C’est l’ouverture de l’esprit pour relier entre eux les phénomènes et c’est l’empathie pour entrer dans le monde des autres. La pensée complexe c’est accepter qu’il n’y ait pas de réponse toute faite. Mais pour être utile à notre monde, la pensée complexe doit déboucher sur l’action. Une action qui rejette les vues simplistes et intègre autant que faire se peut la complexité du monde. Il y a là une grande contradiction. Comme l’écrivait Paul Valéry «ce qui est simple est toujours faux. Ce qui ne l’est pas est inutilisable».
Voilà le défi de notre génération: penser pour se former un jugement le plus éclairé possible, décider ce qui doit être fait en priorité et agir pour appliquer notre décision. Car la pensée complexe peut paralyser. On veut sortir du nucléaire et on refuse les éoliennes pour protéger les paysages. Donc on ne fait rien. Ou pire on sort du nucléaire sans source alternative d’énergie.
Comme il n’y a pas de vérité unique, il n’y a pas d’action parfaite. Chaque action est un pari, qui est pris sur la base de notre compréhension plus ou moins éclairée.
Dans un article publié sur The Conversation Ousama Bouiss propose quelques principes «pour penser dans un monde complexe.» En substance il s’agit de prendre du recul. Ne pas prendre les évènements de front, à bout portant. Le recul ouvre notre champ cognitif. Avec un peu de distance, on perçoit et voit plus de choses.
Cette ouverture nous aide à relier entre eux des phénomènes, à discerner les systèmes, les déterminismes, les liens de causalité, la complexité à l’œuvre. Avec cette disposition d’esprit, vous verrez des contradictions et des paradoxes. N’en éliminez aucun. Apprenez à les combiner.

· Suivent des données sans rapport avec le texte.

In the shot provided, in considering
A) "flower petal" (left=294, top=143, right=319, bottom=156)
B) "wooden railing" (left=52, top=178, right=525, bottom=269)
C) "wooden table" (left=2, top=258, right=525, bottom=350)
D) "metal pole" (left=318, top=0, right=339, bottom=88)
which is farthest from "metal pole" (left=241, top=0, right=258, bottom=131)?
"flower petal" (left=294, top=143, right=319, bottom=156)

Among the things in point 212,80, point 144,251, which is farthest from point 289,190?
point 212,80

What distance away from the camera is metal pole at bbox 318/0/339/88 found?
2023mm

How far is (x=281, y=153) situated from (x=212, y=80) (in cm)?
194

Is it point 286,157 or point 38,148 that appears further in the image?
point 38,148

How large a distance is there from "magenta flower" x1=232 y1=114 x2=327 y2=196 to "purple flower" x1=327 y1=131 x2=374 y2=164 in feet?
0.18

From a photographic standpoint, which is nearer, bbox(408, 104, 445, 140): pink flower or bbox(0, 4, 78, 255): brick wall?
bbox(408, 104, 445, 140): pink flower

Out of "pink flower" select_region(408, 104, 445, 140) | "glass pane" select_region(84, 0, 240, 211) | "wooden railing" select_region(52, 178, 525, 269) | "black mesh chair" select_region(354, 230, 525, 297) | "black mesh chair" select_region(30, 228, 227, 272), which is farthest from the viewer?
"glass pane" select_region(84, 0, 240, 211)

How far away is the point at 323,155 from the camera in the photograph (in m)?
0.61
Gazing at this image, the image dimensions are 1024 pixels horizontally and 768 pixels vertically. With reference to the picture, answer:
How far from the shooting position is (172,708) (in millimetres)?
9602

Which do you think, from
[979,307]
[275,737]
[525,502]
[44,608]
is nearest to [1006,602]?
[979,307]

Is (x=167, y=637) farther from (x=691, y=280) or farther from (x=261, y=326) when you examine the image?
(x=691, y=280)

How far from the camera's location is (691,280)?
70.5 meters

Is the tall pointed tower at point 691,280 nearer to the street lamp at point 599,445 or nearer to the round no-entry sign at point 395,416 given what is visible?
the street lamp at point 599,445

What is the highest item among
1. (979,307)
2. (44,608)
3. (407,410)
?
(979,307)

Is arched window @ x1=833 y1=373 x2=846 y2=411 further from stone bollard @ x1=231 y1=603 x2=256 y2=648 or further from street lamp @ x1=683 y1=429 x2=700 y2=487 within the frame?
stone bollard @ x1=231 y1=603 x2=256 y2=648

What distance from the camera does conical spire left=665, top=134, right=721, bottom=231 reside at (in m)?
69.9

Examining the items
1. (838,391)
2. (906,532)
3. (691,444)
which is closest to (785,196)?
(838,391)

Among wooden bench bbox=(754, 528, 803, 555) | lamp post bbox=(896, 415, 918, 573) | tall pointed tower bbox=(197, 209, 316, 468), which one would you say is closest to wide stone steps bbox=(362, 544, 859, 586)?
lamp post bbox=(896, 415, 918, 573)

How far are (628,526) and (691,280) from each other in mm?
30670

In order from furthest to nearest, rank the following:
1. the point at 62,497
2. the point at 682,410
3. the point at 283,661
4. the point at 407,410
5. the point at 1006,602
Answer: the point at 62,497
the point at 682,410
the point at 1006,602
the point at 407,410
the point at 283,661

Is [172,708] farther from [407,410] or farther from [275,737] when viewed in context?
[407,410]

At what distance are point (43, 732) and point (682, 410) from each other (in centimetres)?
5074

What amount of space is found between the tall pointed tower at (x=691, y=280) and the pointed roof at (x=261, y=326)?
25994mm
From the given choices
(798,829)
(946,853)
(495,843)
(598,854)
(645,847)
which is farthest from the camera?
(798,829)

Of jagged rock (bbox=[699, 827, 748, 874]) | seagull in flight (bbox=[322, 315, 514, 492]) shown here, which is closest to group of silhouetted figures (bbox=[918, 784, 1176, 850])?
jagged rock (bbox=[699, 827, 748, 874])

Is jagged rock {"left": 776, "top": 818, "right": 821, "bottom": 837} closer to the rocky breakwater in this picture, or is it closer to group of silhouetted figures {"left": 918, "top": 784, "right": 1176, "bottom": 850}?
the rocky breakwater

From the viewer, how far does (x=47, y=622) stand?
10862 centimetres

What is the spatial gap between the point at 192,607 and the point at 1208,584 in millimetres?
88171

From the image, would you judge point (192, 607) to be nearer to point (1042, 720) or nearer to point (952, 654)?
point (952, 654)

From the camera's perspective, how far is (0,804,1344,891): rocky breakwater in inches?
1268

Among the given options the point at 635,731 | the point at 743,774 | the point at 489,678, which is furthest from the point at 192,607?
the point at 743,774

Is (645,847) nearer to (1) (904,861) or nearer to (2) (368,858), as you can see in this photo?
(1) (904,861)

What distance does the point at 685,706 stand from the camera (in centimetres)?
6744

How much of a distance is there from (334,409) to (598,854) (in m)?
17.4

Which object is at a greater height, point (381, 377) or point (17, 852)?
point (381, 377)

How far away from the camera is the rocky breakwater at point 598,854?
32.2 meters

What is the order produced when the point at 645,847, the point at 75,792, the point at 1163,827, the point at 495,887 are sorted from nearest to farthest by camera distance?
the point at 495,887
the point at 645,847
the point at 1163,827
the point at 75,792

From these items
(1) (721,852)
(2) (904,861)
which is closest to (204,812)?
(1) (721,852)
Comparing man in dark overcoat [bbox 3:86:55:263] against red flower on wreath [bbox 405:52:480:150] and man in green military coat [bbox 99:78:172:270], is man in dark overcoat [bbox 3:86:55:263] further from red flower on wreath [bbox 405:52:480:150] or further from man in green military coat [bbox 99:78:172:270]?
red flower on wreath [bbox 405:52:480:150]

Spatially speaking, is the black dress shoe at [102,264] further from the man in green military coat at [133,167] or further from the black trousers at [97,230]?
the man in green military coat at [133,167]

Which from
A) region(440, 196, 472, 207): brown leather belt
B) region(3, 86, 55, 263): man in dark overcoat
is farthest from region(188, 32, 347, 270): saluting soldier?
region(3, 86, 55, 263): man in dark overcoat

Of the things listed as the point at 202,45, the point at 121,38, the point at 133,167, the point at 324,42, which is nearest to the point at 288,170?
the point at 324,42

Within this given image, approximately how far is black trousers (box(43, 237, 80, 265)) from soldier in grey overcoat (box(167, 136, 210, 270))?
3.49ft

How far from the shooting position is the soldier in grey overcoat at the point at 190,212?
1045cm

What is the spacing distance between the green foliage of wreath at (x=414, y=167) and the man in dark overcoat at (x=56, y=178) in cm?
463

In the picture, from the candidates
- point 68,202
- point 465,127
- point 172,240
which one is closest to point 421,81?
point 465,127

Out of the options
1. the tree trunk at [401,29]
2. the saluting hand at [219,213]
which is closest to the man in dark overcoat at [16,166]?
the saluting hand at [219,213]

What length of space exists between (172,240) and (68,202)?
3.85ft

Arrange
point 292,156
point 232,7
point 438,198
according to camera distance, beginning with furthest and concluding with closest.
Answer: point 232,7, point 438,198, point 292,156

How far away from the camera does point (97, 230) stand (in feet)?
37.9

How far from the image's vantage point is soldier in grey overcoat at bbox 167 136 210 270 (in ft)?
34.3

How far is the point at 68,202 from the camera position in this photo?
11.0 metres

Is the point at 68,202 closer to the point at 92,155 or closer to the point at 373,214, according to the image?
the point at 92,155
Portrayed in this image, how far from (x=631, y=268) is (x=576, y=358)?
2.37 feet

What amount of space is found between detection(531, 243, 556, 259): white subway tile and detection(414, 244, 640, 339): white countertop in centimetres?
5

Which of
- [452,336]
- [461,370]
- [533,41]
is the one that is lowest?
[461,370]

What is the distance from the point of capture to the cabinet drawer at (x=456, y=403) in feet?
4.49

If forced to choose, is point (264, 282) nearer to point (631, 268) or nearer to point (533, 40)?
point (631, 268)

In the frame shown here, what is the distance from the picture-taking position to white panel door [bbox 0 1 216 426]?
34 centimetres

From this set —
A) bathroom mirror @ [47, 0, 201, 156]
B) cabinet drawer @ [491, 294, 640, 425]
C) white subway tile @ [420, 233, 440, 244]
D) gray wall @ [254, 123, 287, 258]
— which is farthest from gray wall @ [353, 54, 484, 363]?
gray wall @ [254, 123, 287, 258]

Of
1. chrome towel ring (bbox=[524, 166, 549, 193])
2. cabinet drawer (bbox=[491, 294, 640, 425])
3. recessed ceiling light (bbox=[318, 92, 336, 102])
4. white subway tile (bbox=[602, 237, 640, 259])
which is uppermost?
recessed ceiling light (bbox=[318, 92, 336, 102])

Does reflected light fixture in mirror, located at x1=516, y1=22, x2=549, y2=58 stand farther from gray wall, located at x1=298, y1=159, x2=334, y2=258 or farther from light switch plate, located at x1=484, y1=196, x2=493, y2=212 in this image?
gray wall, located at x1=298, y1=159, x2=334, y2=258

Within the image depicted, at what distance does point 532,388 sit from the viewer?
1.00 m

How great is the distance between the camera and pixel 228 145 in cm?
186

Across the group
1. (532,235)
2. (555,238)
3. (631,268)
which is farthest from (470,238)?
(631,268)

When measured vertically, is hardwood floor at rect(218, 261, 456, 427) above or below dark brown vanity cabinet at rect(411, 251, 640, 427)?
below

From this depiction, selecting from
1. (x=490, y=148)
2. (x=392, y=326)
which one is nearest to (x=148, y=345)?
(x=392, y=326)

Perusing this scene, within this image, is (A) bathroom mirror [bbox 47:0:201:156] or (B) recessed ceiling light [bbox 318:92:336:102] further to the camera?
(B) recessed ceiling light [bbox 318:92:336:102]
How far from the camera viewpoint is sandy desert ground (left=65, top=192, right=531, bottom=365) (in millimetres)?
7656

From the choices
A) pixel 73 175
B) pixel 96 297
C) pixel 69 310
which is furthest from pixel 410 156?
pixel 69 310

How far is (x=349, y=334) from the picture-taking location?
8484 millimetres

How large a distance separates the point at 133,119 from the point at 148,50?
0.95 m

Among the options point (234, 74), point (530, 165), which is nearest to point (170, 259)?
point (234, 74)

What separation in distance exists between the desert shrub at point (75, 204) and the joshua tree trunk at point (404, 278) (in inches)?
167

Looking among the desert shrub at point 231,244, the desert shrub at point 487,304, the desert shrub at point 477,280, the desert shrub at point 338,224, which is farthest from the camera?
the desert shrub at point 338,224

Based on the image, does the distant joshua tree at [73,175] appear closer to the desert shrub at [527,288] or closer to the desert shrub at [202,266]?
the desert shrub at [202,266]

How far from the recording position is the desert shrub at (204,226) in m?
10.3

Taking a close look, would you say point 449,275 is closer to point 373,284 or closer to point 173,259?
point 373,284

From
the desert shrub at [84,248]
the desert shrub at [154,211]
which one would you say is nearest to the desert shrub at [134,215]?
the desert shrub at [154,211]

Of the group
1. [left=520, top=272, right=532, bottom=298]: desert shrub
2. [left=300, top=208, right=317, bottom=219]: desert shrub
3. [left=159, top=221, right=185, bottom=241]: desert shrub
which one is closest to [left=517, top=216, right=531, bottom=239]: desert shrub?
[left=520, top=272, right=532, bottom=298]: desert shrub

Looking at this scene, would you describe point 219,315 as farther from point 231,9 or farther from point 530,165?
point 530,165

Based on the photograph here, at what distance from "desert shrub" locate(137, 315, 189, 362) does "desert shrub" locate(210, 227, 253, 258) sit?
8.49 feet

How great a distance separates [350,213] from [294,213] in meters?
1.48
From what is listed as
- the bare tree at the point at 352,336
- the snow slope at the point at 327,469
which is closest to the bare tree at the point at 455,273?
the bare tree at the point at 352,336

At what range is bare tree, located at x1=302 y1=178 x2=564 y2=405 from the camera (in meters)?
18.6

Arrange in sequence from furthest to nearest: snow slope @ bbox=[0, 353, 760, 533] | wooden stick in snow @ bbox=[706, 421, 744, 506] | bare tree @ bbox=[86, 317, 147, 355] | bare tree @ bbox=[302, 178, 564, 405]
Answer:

Le XXIe siècle est le siècle du «en même temps». Être «en même temps» leader et expert, être «en même temps» organisé et innovant, être «en même temps» bienveillant et exigeant. Il s’agit dès lors d’accepter de ne pas tout savoir, de ne pas tout comprendre et d’adopter une attitude apprenante qui exige une bonne dose d’humilité. Et enfin et surtout agir. La pensée sans action n’est rien. En entreprise comme ailleurs il s’agit d’appréhender la complexité pour agir.